▶ _Document section_
# # # #
Inbetweeners’ James Buckley rakes in £80,000 recording personal videos for fans

James Buckley has earned around £80,000 recording personalised messages for fans.

The 33-year-old actor played the hilarious schoolboy Jay Cartwright in hit TV show The Inbetweeners, and viewers clearly can't get enough.

In particular, fans like him to film his memorable "bus w***er" line from the E4 series – which followed four students as they navigated teenage life.

Cameo allows fans to fill out a form with their requests for a minute-long clip from their chosen celebrity.

Big names like Snoop Dogg and Mike Tyson also flog their services on the greetings site Cameo.

But James, who charges £41.50, has received 1,868 five-star reviews – more than any other global celeb.
# # # #
▶ _Prompt 1_
In the article about James Buckley's Cameo videos, what price does he charge for a clip?
▶ _Prompt 2_
Name every real celebrity mentioned in the article about James Buckley's Cameo videos.
▶ _Prompt 3_
Carry on the article about James Buckley's Cameo earnings from its final sentence.
The listing that comes next has no connection to the article.
# # # #
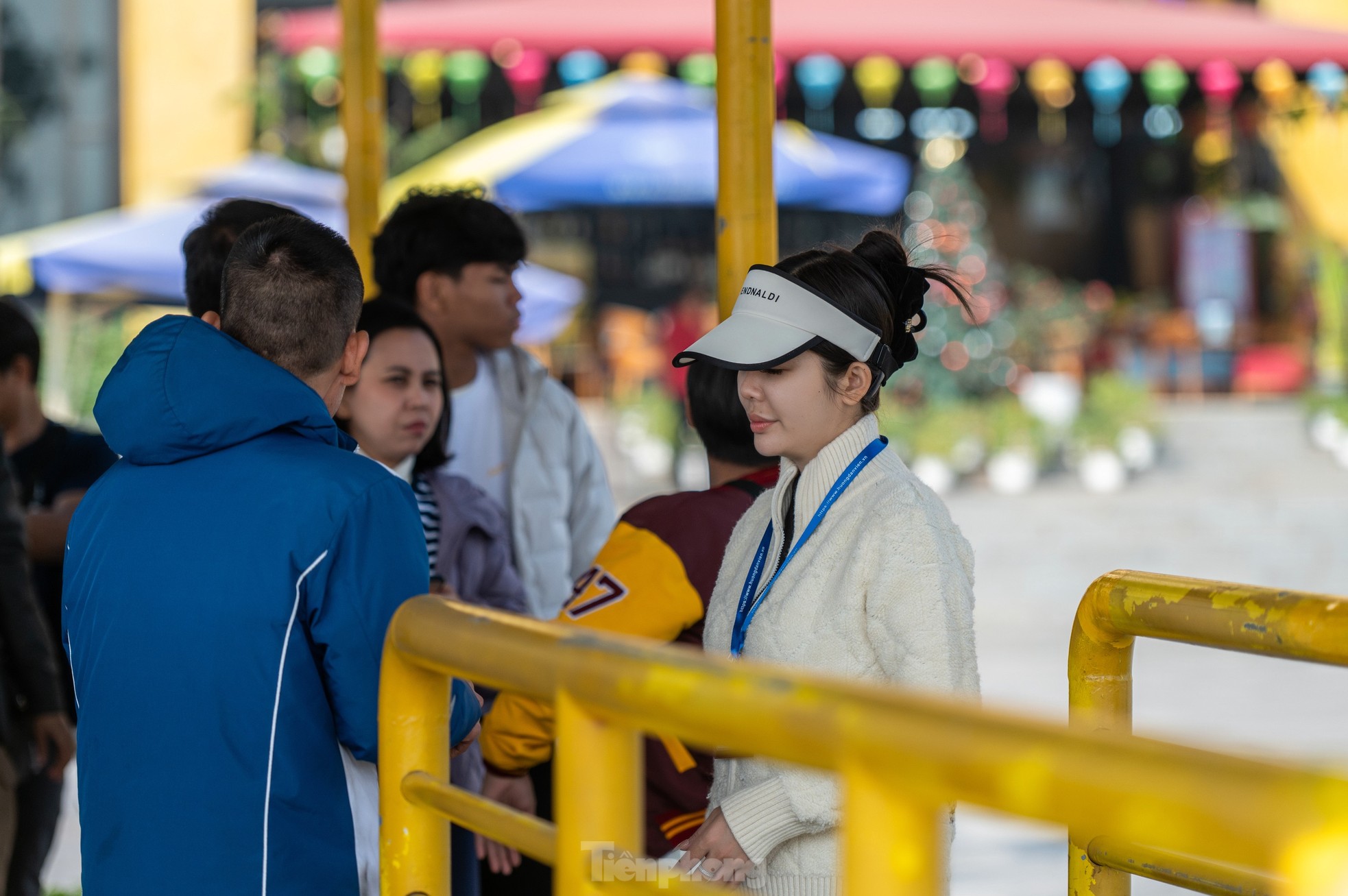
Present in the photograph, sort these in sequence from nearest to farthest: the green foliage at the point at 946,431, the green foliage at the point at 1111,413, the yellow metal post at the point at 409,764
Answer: the yellow metal post at the point at 409,764, the green foliage at the point at 946,431, the green foliage at the point at 1111,413

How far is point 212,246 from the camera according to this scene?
3.01m

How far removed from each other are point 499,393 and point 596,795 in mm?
2242

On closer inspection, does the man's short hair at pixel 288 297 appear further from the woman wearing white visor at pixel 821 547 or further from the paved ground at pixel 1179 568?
the paved ground at pixel 1179 568

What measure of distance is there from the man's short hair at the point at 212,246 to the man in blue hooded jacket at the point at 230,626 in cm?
94

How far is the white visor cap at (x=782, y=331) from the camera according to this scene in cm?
216

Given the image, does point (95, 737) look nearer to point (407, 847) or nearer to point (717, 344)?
point (407, 847)

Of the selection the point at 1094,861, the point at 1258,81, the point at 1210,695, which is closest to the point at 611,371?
the point at 1258,81

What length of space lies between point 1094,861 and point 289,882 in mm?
1178

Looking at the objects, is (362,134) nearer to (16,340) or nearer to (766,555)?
(16,340)

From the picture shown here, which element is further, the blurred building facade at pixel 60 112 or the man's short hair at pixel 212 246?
the blurred building facade at pixel 60 112

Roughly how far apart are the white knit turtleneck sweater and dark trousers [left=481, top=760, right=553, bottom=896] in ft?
2.64

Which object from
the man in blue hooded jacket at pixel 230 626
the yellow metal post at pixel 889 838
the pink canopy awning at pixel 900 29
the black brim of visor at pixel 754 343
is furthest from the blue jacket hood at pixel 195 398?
the pink canopy awning at pixel 900 29

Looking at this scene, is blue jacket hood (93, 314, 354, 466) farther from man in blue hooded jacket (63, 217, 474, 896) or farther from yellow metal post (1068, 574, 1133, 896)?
yellow metal post (1068, 574, 1133, 896)

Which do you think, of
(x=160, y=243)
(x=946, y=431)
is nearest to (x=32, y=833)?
(x=160, y=243)
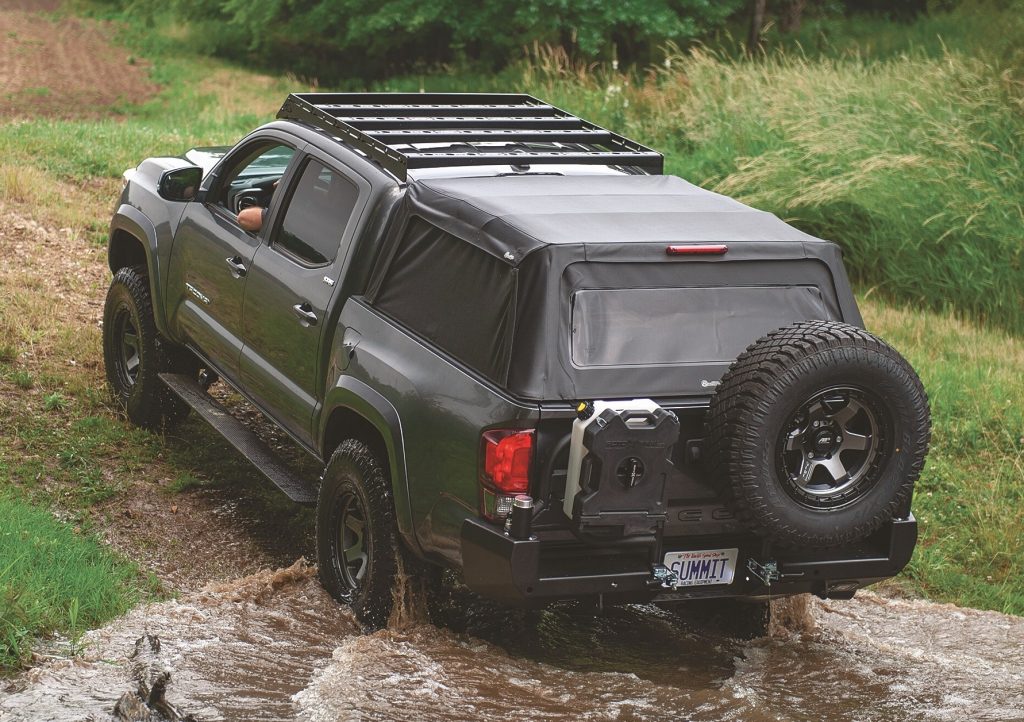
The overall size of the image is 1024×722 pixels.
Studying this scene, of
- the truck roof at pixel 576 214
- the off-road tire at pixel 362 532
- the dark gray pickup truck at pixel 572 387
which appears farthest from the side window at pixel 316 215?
the off-road tire at pixel 362 532

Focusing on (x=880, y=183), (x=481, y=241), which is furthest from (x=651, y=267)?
(x=880, y=183)

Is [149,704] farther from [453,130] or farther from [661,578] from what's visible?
[453,130]

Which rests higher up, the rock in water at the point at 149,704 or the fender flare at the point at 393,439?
the fender flare at the point at 393,439

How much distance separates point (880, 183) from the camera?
1155 centimetres

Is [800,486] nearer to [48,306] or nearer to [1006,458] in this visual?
[1006,458]

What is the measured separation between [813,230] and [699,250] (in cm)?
762

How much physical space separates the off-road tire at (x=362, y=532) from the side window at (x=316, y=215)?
979 millimetres

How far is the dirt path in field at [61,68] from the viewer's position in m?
23.0

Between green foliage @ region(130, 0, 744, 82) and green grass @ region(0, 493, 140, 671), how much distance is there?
16594 millimetres

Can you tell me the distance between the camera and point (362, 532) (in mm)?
5359

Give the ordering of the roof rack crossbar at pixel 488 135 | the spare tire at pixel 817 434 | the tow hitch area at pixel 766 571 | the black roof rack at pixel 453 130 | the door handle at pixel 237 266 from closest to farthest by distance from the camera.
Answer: the spare tire at pixel 817 434 < the tow hitch area at pixel 766 571 < the black roof rack at pixel 453 130 < the roof rack crossbar at pixel 488 135 < the door handle at pixel 237 266

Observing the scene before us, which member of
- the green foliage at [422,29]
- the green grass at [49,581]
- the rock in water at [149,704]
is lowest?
the green grass at [49,581]

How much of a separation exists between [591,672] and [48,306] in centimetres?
551

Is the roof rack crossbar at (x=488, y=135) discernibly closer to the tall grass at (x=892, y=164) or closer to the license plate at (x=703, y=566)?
the license plate at (x=703, y=566)
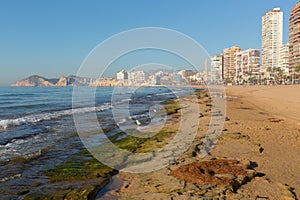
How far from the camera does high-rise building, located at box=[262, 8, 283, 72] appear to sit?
134 meters

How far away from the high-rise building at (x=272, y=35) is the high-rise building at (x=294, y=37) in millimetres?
36448

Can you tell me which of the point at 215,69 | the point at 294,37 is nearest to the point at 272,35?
the point at 215,69

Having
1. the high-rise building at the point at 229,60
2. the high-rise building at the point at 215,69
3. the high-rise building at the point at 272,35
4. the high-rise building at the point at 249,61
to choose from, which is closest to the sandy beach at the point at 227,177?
the high-rise building at the point at 215,69

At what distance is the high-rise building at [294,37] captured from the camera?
90594 mm

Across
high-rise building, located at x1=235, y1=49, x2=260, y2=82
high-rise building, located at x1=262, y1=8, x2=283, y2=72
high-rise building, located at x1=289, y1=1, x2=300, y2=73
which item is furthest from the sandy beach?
high-rise building, located at x1=262, y1=8, x2=283, y2=72

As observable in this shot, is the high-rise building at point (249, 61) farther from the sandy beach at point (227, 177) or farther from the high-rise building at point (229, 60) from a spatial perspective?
the sandy beach at point (227, 177)

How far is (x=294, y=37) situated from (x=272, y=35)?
46726 mm

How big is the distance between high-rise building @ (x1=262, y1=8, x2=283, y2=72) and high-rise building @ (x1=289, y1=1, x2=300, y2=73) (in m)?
36.4

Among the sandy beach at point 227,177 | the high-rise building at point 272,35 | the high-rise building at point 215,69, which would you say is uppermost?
the high-rise building at point 272,35

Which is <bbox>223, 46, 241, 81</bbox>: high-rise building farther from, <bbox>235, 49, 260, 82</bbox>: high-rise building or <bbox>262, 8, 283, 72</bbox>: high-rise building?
<bbox>262, 8, 283, 72</bbox>: high-rise building

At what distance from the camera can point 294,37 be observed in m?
94.2

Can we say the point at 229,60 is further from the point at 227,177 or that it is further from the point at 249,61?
the point at 227,177

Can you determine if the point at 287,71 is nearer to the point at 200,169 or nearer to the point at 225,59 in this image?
the point at 225,59

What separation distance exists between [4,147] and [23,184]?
385cm
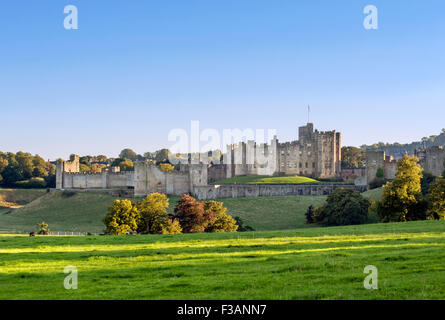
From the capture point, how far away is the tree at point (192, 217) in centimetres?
4633

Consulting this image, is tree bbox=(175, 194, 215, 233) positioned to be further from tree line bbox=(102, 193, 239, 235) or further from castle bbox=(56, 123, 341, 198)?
castle bbox=(56, 123, 341, 198)

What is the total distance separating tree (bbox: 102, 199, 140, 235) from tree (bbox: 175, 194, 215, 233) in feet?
15.2

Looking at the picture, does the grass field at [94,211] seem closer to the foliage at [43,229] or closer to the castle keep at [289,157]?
the foliage at [43,229]

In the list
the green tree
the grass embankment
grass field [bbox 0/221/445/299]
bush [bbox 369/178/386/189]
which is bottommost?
the grass embankment

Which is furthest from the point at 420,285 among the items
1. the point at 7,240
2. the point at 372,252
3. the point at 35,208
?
the point at 35,208

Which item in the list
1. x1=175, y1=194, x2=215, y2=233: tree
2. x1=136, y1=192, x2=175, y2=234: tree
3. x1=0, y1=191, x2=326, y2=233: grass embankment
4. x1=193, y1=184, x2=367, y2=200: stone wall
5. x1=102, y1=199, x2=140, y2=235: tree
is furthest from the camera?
x1=193, y1=184, x2=367, y2=200: stone wall

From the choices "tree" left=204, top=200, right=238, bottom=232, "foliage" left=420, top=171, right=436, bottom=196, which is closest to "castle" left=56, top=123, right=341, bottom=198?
"foliage" left=420, top=171, right=436, bottom=196

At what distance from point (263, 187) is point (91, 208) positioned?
30.1 m

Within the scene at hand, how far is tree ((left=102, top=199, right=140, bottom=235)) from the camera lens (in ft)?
140

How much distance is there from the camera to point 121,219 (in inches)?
1734

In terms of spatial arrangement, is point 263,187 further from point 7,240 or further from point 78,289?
point 78,289

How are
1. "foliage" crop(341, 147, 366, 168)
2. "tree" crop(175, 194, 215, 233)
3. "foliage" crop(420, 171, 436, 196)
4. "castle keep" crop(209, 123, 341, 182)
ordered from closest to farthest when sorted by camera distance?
"tree" crop(175, 194, 215, 233) < "foliage" crop(420, 171, 436, 196) < "castle keep" crop(209, 123, 341, 182) < "foliage" crop(341, 147, 366, 168)

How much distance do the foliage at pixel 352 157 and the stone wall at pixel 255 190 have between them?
47058mm
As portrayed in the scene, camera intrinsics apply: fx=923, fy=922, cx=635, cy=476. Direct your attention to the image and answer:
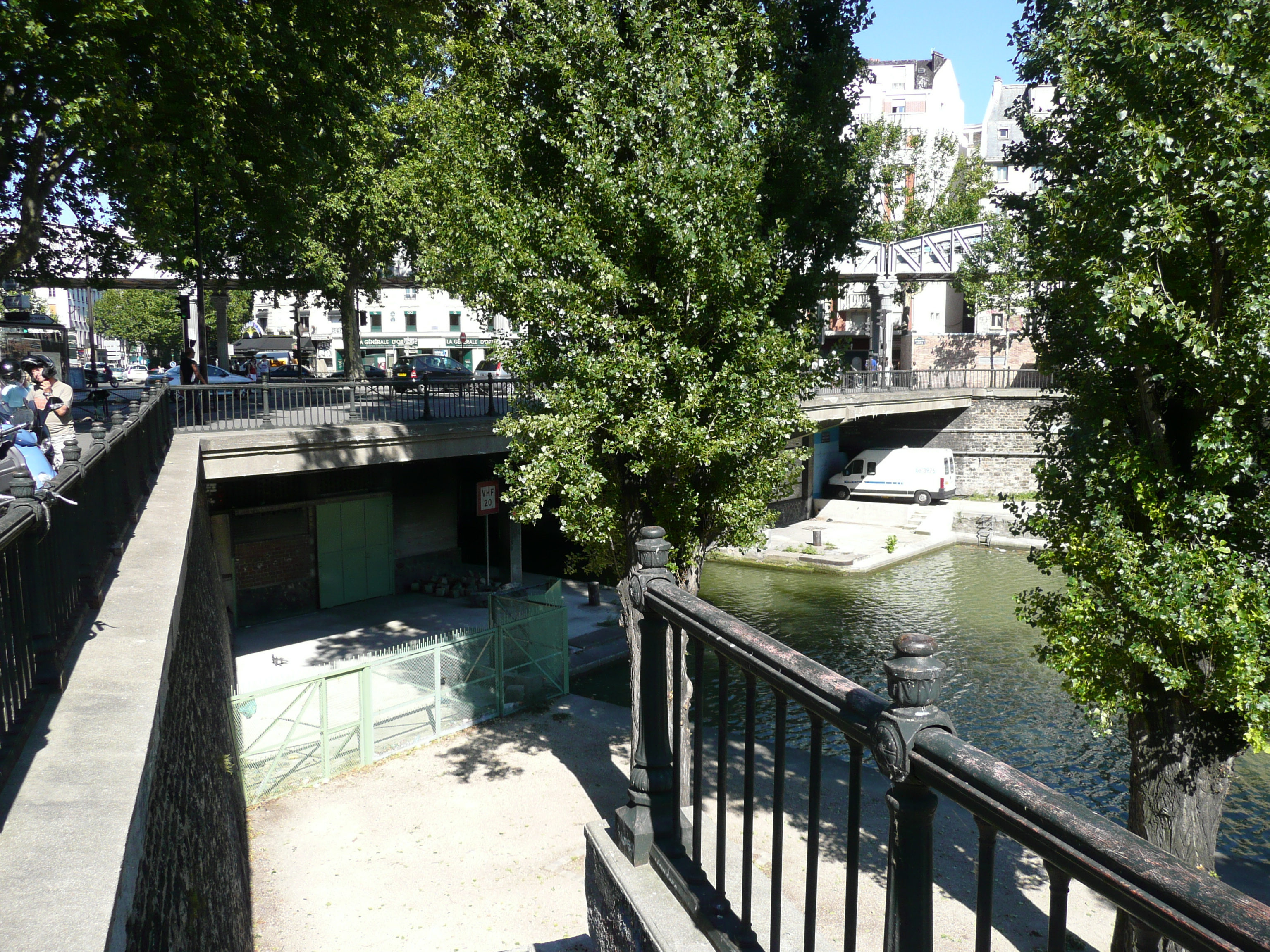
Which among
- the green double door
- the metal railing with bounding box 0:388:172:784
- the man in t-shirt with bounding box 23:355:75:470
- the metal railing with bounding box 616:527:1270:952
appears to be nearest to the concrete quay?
the green double door

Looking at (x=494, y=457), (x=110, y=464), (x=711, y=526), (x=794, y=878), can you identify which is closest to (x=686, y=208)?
(x=711, y=526)

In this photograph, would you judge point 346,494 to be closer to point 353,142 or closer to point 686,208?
point 353,142

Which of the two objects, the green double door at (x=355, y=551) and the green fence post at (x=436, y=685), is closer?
the green fence post at (x=436, y=685)

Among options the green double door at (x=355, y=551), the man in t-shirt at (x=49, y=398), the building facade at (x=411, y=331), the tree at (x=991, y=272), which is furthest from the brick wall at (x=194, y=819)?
the building facade at (x=411, y=331)

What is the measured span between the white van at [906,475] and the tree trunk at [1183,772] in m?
28.2

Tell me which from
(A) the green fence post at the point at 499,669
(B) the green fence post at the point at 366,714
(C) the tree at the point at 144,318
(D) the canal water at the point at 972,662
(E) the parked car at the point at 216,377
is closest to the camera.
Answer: (B) the green fence post at the point at 366,714

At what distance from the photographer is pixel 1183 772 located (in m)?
8.55

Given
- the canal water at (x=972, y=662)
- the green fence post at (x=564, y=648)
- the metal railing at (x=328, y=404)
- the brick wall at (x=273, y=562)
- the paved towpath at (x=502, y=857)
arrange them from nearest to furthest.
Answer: the paved towpath at (x=502, y=857) → the canal water at (x=972, y=662) → the green fence post at (x=564, y=648) → the metal railing at (x=328, y=404) → the brick wall at (x=273, y=562)

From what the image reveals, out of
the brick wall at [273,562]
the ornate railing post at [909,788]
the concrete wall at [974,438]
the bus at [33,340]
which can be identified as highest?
the bus at [33,340]

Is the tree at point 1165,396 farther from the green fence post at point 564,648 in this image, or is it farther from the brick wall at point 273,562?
the brick wall at point 273,562

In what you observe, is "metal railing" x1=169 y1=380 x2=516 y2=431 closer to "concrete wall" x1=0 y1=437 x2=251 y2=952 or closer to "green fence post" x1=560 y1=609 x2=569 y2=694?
"green fence post" x1=560 y1=609 x2=569 y2=694

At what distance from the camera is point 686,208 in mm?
9789

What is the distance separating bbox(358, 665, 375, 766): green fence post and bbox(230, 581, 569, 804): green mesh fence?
13 millimetres

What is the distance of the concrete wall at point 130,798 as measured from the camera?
231 centimetres
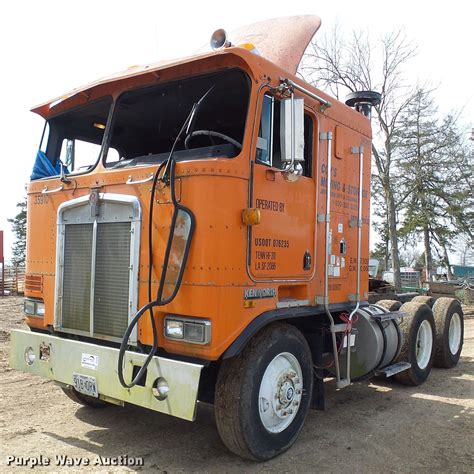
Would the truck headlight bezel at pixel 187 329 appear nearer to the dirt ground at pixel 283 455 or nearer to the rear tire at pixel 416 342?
the dirt ground at pixel 283 455

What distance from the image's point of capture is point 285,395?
4301mm

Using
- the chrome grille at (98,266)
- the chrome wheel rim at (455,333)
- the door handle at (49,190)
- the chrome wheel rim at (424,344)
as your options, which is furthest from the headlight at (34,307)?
the chrome wheel rim at (455,333)

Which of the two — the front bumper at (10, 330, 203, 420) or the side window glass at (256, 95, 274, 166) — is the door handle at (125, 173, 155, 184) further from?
the front bumper at (10, 330, 203, 420)

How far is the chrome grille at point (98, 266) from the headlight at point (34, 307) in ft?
1.23

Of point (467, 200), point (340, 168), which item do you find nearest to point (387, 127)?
point (467, 200)

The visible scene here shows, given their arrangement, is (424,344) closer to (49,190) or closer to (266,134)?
(266,134)

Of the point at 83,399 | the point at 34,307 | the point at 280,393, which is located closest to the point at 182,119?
the point at 34,307

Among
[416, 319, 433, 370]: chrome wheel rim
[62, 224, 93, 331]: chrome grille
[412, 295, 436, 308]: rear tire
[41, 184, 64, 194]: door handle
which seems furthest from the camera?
[412, 295, 436, 308]: rear tire

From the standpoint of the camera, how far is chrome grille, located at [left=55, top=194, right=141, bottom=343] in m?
4.11

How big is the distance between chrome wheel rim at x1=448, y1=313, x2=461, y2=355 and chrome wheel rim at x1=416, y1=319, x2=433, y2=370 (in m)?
1.04

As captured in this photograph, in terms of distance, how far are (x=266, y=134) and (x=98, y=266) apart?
1822 mm

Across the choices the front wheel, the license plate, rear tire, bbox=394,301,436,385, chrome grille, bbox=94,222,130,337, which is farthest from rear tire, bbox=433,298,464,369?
the license plate

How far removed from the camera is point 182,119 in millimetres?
4812

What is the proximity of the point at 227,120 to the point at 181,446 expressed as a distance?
9.82ft
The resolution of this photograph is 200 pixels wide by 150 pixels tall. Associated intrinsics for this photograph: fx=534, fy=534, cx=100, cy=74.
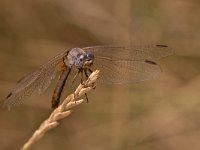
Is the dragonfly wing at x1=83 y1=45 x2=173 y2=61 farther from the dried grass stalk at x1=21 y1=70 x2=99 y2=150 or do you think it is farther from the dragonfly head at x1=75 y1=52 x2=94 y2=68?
the dried grass stalk at x1=21 y1=70 x2=99 y2=150

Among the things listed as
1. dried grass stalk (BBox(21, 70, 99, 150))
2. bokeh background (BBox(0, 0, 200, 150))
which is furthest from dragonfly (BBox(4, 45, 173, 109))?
bokeh background (BBox(0, 0, 200, 150))

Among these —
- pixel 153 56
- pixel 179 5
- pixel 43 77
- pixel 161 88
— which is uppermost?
pixel 179 5

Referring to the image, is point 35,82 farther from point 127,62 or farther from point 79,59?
point 127,62

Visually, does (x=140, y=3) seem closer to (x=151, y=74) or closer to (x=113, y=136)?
(x=113, y=136)

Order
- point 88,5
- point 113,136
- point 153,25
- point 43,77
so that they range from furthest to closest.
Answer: point 88,5
point 153,25
point 113,136
point 43,77

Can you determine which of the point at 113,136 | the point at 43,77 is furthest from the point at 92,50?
the point at 113,136
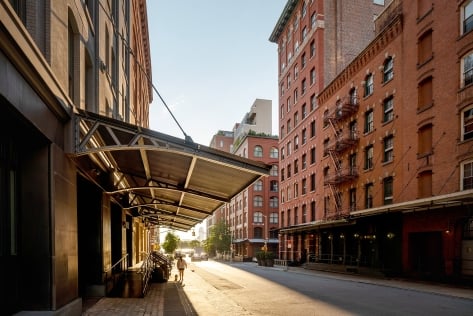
# # # #
▶ _Final answer 1_
£41.50

▶ _Final answer 2_
James Buckley, Snoop Dogg, Mike Tyson

▶ _Final answer 3_
James wrote on Cameo: "Maybe you want me to propose to your significant other ‘Jay style’ or perhaps you just want me to call someone bus w***er?"

One reviewer, who paid for a message, wrote: "My girlfriend loved it. Thank you."

The news comes after James boasted earlier in the year that comedy show The Inbetweeners would be "nothing" without him.

  • The Inbetweeners 'axed' from YouTube as fans fear offensive scenes sparked complaints

During the coronavirus lockdown, he let rip at his co-stars Simon Bird (Will McKenzie), Joe Thomas (Simon Cooper) and Blake Harrison (Neil Sutherland).

In the live chat with his followers, he boasted: "I am the f***ing Inbetweeners.

"Take a second and try and imagine that TV show without me in it? You can’t, can you?

"People call me Jay. It doesn’t really bother me, it isn’t a billion miles away from my actual name."

Adding more fuel to the fire, James revealed that he has never ever watched anything that his co-stars have been in since The Inbetweeners.

He said: "I don’t watch Friday Night Dinner, I didn’t watch Fresh Meat. Blake’s got a new show (Kate & Koji) out at the minute on ITV as well, which actually looks really good, it looks really fun.

"But I probably won’t watch it. love those guys and they’re my best friends pretty much.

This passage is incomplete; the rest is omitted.